Stored data:
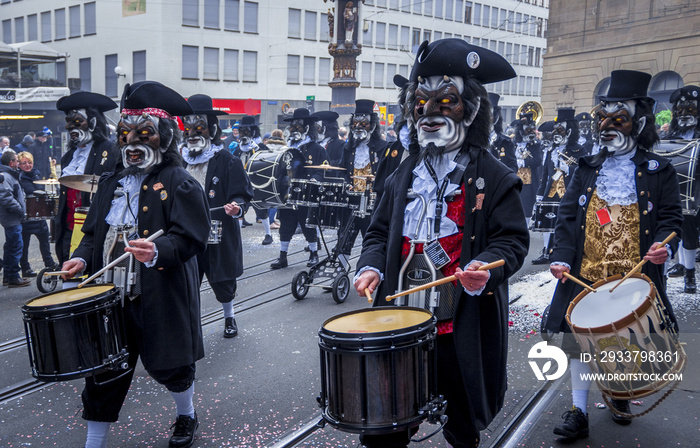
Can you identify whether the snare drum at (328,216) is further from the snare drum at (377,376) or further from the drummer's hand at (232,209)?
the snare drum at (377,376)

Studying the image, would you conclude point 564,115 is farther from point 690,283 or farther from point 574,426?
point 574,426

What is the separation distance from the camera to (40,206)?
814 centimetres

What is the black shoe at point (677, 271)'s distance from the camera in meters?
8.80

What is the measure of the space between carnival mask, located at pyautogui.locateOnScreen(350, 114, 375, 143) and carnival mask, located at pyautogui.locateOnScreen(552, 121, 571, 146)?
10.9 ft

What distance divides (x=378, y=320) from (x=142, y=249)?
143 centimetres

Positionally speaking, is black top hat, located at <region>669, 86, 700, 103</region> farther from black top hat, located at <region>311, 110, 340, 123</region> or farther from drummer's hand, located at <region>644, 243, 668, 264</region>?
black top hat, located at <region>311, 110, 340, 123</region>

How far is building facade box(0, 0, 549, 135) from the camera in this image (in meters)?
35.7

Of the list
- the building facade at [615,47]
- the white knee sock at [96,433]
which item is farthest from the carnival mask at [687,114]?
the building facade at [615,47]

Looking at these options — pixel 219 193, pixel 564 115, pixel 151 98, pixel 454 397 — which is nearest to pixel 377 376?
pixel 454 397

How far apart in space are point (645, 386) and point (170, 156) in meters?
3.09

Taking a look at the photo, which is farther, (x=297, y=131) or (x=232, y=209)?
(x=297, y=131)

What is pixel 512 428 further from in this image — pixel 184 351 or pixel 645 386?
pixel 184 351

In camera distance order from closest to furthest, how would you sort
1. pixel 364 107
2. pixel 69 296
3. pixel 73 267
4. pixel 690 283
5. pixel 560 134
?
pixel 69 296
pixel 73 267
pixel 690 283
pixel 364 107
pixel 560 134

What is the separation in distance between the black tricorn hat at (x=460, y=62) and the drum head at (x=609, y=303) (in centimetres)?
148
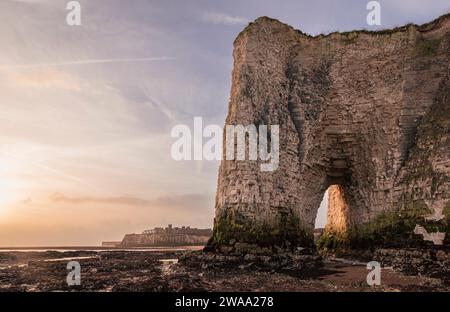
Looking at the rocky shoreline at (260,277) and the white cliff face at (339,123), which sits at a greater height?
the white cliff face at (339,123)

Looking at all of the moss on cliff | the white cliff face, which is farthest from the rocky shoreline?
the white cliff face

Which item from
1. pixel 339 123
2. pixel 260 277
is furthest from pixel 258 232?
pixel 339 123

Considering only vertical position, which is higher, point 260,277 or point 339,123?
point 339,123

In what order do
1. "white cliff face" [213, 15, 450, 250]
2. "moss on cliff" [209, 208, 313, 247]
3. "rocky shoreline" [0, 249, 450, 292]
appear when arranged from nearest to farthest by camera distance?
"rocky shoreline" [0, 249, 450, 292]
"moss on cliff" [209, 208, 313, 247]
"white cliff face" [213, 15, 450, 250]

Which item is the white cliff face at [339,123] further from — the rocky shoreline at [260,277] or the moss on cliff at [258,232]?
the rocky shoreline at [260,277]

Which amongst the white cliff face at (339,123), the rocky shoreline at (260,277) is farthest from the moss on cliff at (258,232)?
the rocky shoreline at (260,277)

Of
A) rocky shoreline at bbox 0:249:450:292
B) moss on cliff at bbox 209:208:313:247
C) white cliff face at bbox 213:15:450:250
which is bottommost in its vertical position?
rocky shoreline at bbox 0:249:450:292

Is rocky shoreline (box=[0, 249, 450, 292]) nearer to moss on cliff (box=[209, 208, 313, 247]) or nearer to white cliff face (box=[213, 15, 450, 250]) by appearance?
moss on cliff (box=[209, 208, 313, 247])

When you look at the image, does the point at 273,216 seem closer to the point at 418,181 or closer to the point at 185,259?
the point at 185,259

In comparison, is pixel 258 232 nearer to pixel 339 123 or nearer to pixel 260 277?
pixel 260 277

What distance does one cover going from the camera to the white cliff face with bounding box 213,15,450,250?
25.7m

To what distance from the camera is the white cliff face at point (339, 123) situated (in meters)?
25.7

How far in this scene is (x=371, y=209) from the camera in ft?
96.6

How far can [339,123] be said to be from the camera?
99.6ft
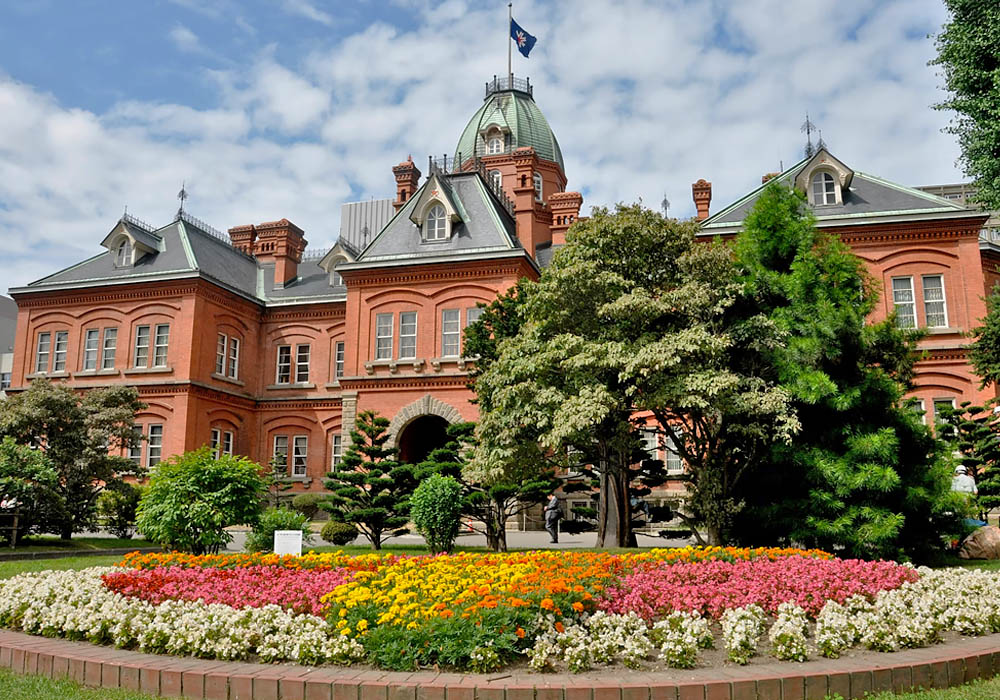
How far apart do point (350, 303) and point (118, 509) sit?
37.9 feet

Work to complete:
Copy out every line of the entries above without changing anything, and leave out the pictures.

Response to the task:
Can you identify whether the snare drum at (328,216) is further from the snare drum at (377,376) or further from the drummer's hand at (232,209)?
the snare drum at (377,376)

Studying the image, would you conclude point 564,115 is farther from point 690,283 or farther from point 574,426?
point 574,426

What is the separation distance from the camera to (40,206)?
814 centimetres

What is the black shoe at point (677, 271)'s distance from the camera in meters?
8.80

What is the measure of the space between carnival mask, located at pyautogui.locateOnScreen(350, 114, 375, 143) and carnival mask, located at pyautogui.locateOnScreen(552, 121, 571, 146)?
10.9 ft

What distance divides (x=378, y=320) from (x=142, y=249)?
143 centimetres

Positionally speaking, is black top hat, located at <region>669, 86, 700, 103</region> farther from black top hat, located at <region>311, 110, 340, 123</region> or farther from drummer's hand, located at <region>644, 243, 668, 264</region>?
black top hat, located at <region>311, 110, 340, 123</region>

How far is building facade box(0, 0, 549, 135) from the camera in this image (in meters)?
35.7

Of the list
- the building facade at [615,47]
- the white knee sock at [96,433]
which item is farthest from the carnival mask at [687,114]?
the building facade at [615,47]

Looking at these options — pixel 219 193, pixel 564 115, pixel 151 98, pixel 454 397 — which is nearest to pixel 377 376?
pixel 454 397

How far apart in space are point (645, 386) and point (170, 156) in meters?
3.09

Taking a look at the photo, which is farther, (x=297, y=131) or (x=232, y=209)?
(x=297, y=131)

What is pixel 512 428 further from in this image — pixel 184 351 or pixel 645 386?
pixel 184 351

In camera distance order from closest to furthest, how would you sort
1. pixel 364 107
2. pixel 69 296
3. pixel 73 267
4. pixel 690 283
5. pixel 560 134
?
pixel 69 296
pixel 73 267
pixel 690 283
pixel 364 107
pixel 560 134

What is the separation in distance between the black tricorn hat at (x=460, y=62) and the drum head at (x=609, y=303) (in centimetres)?
148
Looking at the rocky shoreline at (260,277) and the white cliff face at (339,123), which sits at a greater height?
the white cliff face at (339,123)

Looking at all of the moss on cliff | the white cliff face, which is farthest from the rocky shoreline?
the white cliff face

Which item from
1. pixel 339 123
2. pixel 260 277
is furthest from pixel 258 232?
pixel 339 123

Considering only vertical position, which is higher, point 260,277 or point 339,123?
point 339,123

In what order do
1. "white cliff face" [213, 15, 450, 250]
2. "moss on cliff" [209, 208, 313, 247]
3. "rocky shoreline" [0, 249, 450, 292]
appear when arranged from nearest to farthest by camera distance?
"rocky shoreline" [0, 249, 450, 292]
"moss on cliff" [209, 208, 313, 247]
"white cliff face" [213, 15, 450, 250]

Which item is the white cliff face at [339,123] further from — the rocky shoreline at [260,277] or the moss on cliff at [258,232]?
the rocky shoreline at [260,277]

Which amongst the white cliff face at (339,123), the rocky shoreline at (260,277) is farthest from the moss on cliff at (258,232)?
the rocky shoreline at (260,277)

Of
A) rocky shoreline at bbox 0:249:450:292
B) moss on cliff at bbox 209:208:313:247
C) white cliff face at bbox 213:15:450:250
which is bottommost in its vertical position?
rocky shoreline at bbox 0:249:450:292

Is rocky shoreline (box=[0, 249, 450, 292]) nearer to moss on cliff (box=[209, 208, 313, 247]) or nearer to white cliff face (box=[213, 15, 450, 250]) by appearance?
moss on cliff (box=[209, 208, 313, 247])

When you look at the image, does the point at 273,216 seem closer to the point at 418,181 or closer to the point at 185,259?
the point at 185,259

In comparison, is pixel 258 232 nearer to pixel 339 123 or nearer to pixel 260 277?
pixel 260 277

What distance does one cover going from the camera to the white cliff face with bounding box 213,15,450,250?
25.7m

To what distance from the camera is the white cliff face at point (339, 123) situated (in meters)?
25.7

How far in this scene is (x=371, y=209) from the camera in ft?
96.6

How far can [339,123] be said to be from the camera?
99.6ft
How far apart do point (350, 303) and point (118, 509) sit?
37.9 feet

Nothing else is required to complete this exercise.